Меня учили всем премудростям, которые должен знать наследный принц: точные науки, словесные и изящные. Потом, когда мне исполнилось десять, добавились география, политика, экономика и астрология с алхимией. Пять языков: Равнинного королевства, двух сопредельных государств, священных текстов древних айров и горное наречие, на котором изъяснялись в замке.
Ни одна женщина на равнинах, будь она даже королевских кровей, не получала такого образования. Только это и примирило с навязанной мне ролью.
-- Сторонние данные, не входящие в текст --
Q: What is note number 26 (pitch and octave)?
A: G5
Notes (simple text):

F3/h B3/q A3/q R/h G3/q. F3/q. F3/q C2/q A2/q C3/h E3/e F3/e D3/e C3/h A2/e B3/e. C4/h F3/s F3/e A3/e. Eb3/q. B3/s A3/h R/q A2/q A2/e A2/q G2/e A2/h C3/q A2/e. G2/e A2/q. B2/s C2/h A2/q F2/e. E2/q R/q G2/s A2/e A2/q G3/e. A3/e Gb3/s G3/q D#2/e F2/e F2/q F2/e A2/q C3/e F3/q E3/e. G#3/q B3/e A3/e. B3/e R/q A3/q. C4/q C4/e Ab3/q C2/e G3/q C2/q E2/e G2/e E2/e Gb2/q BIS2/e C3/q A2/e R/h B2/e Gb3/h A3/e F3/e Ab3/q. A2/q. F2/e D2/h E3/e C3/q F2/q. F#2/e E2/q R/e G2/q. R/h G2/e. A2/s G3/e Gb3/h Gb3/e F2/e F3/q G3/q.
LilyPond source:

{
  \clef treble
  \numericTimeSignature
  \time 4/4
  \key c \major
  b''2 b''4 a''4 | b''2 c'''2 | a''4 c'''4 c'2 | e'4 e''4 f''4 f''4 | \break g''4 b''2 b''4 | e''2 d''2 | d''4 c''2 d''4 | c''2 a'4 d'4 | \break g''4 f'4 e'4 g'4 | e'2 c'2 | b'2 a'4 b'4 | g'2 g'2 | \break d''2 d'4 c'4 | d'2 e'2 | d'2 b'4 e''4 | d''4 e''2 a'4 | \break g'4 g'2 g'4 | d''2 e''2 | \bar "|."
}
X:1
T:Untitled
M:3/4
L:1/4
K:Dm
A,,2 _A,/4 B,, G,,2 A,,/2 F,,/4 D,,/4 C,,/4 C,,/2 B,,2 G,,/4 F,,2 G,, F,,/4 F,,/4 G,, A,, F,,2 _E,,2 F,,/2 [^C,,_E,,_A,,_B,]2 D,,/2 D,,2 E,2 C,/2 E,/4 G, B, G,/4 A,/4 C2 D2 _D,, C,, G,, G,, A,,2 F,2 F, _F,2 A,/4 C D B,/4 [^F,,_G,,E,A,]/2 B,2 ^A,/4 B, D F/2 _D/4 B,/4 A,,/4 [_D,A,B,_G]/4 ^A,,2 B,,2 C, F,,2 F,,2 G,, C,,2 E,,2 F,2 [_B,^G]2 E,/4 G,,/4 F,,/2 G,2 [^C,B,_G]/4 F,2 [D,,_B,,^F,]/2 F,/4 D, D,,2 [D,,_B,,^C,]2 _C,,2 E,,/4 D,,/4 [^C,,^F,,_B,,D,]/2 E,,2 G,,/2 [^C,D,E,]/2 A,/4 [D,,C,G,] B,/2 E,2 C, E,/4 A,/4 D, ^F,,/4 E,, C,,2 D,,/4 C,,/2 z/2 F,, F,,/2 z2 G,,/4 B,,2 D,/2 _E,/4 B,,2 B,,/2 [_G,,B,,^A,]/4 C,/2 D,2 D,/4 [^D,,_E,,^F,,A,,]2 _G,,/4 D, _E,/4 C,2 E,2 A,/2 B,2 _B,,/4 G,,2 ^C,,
Позже, много позже, когда я осознала, что` матушка сделала для меня и че´м платила.
Раз в месяц жизнь резко менялась: если мое поведение было безупречным, меня брали на охоту в скалы или в леса межгорной долины, где жили наши подданные – дальеги, смуглые пастухи, охотники и кузнецы, смотревшие на нас не как на господ – они были так бедны, что облагать их повинностью было бы стыдно, – а как на каких-то высших существ, спускавшихся к ним с горных вершин. Я не понимала тогда их страха. Разве мы – владыки Темной страны, чтобы так трепетать?